# I am pumped come on Sept.27



## HOO'S NEXT (Aug 22, 2009)

Spent the last couple of days getting blinds set up and brushed in ready to sling some arrows. A couple of recent pics off of the game cam.


----------



## Jack's Pocket (Jul 16, 2014)

Not me about Oct 15 I will join you.
Skeeters in my creek bottom will carry you
off until we get some cool mornings.
Just not a lot of fun swatting skeeters and sweating. 

Hope you get him.


----------



## 1bad_coonass (Aug 7, 2014)

that fires me up, can't wait! this will be my first season with my new bow!


----------



## Poon Chaser (Aug 22, 2006)

I am pumped. Been shooting daily and feeling good.
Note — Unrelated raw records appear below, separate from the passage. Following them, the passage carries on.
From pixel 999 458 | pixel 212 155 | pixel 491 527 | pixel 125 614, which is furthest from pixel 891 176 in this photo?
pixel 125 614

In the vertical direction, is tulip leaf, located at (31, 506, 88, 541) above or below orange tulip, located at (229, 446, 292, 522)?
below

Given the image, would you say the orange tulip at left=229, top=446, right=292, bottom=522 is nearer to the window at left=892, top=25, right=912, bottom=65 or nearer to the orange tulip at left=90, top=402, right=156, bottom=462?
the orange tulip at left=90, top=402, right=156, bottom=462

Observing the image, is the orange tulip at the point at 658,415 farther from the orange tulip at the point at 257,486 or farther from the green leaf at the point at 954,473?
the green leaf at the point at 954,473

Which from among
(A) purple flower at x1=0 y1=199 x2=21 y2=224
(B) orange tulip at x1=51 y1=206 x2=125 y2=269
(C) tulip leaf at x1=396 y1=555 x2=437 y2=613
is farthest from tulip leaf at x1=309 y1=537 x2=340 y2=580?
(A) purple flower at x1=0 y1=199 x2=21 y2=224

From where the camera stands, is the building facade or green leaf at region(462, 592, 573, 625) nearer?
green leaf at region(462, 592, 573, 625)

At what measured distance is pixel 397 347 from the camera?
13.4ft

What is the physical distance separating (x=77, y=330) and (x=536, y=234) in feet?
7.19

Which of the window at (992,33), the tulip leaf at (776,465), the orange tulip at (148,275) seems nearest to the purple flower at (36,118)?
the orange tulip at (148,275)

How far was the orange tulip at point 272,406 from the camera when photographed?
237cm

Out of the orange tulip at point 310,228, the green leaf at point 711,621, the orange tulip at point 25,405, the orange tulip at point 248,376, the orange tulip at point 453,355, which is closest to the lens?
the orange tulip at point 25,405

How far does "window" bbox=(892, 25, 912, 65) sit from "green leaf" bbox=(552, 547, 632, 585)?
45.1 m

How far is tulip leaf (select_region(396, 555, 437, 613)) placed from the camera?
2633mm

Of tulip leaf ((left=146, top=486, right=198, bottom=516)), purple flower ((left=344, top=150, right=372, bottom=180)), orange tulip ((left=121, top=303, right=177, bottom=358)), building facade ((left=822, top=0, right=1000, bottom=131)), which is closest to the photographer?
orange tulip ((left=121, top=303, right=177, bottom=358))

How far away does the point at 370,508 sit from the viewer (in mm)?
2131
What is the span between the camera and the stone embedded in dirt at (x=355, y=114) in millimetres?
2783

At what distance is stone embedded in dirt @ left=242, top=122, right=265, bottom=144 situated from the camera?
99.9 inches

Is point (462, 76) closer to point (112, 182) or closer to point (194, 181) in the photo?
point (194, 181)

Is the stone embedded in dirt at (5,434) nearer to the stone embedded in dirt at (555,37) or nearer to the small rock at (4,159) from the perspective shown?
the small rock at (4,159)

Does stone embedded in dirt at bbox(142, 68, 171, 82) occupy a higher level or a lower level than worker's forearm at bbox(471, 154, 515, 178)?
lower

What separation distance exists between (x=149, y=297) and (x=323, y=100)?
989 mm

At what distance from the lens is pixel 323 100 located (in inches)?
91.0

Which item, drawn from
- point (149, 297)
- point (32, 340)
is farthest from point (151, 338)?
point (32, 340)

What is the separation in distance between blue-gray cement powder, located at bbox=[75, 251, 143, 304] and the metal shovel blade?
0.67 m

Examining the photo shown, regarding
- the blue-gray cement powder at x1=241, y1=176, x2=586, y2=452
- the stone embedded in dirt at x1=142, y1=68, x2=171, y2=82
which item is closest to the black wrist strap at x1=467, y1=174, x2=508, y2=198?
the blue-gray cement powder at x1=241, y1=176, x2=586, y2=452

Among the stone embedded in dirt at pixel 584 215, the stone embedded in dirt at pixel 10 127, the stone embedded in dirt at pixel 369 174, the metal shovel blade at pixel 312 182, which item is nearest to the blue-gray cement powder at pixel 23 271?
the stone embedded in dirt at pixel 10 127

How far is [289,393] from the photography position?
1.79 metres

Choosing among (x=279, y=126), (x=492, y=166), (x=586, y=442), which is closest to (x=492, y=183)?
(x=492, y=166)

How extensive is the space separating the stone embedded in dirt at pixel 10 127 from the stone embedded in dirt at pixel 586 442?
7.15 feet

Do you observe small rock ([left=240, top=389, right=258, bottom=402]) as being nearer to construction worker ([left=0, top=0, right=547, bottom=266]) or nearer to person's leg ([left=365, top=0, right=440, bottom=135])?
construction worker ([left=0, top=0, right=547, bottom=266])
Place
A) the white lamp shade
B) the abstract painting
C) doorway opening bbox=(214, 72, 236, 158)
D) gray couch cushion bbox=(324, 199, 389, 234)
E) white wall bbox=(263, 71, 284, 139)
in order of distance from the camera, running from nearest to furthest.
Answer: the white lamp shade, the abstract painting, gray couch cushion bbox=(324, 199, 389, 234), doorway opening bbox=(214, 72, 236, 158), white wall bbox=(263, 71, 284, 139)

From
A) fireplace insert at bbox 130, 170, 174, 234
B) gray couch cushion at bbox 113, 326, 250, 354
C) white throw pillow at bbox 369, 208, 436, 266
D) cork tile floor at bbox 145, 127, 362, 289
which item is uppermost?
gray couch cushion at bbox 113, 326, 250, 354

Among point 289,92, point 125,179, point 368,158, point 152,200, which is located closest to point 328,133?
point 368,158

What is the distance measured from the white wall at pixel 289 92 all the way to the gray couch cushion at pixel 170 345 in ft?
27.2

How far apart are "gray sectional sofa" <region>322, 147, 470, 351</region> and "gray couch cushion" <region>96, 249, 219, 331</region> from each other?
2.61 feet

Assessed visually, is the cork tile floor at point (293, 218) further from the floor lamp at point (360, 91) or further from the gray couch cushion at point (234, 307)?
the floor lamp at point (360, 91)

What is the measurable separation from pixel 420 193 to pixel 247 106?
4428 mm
Ready for that thwack!!!!!

Sent from my SAMSUNG-SGH-I337 using Tapatalk


----------



## Law Dog (Jul 27, 2010)

Nice looking Deer, congrats!


----------



## hunterbabe (Jan 7, 2009)

Great pics..where is your place at?


----------



## Huntnfish (Apr 20, 2005)

Yelp, can not wait


----------



## HOO'S NEXT (Aug 22, 2009)

hunterbabe said:


> Great pics..where is your place at?


Comal County


----------



## luvn2fish (Jun 5, 2009)

I'm ready myself. But, looks like I've been feeding nothing but hogs and raccoons for the last month. Not one deer pic. Guess that's East Texas hunting.


----------



## C-Man87 (Jun 25, 2014)

Nice, my girl is bout to kick me out cuz it's all I talk about and apparently it's all I care about! Time to bust em up!


----------



## Jimbow (Dec 7, 2012)

Got some nice bucks Hoo. Good luck, looks like they're waiting for you.


----------



## Shady Walls (Feb 20, 2014)

Filling feeders to the top tomorrow, can't wait!!!!!


----------



## sboudreaux (May 22, 2008)

Thought it was time to get this thread going again as opening weekend is almost here!

I'm hoping one of these two give me a look Saturday morning!


----------



## txjustin (Jun 3, 2009)

I am so pumped! Got a new Elite Energy 32 and a new lease. Ready so schwack something! I will 100% see a ton of pigs.


----------



## sharkchum (Feb 10, 2012)

It's almost here.http://itsalmo.st/#bowseason_ifwfc


----------



## Trouthunter (Dec 18, 1998)

It's almost time. 

TH


----------



## goldwingtiny (May 4, 2005)

tick tick tick tick GEEZZZ Come on already!!!


----------



## Chase4556 (Aug 26, 2008)

Jack's Pocket said:


> Not me about Oct 15 I will join you.
> Skeeters in my creek bottom will carry you
> off until we get some cool mornings.
> Just not a lot of fun swatting skeeters and sweating.
> ...


Thermocell my friend... thermocell.


----------



## sharkchum (Feb 10, 2012)

http://itsalmo.st/#bowseason_ifwfc 1 day 22 hours 41 minutes 23 seconds. This week is dragging by.


----------



## Big Guns 1971 (Nov 7, 2013)

Chase4556 said:


> Thermocell my friend... thermocell.


That was exactly what I was going to say.... They work


----------



## Trouthunter (Dec 18, 1998)

Thermacell...don't go to the blind without it unless it's really cold. 

TH


----------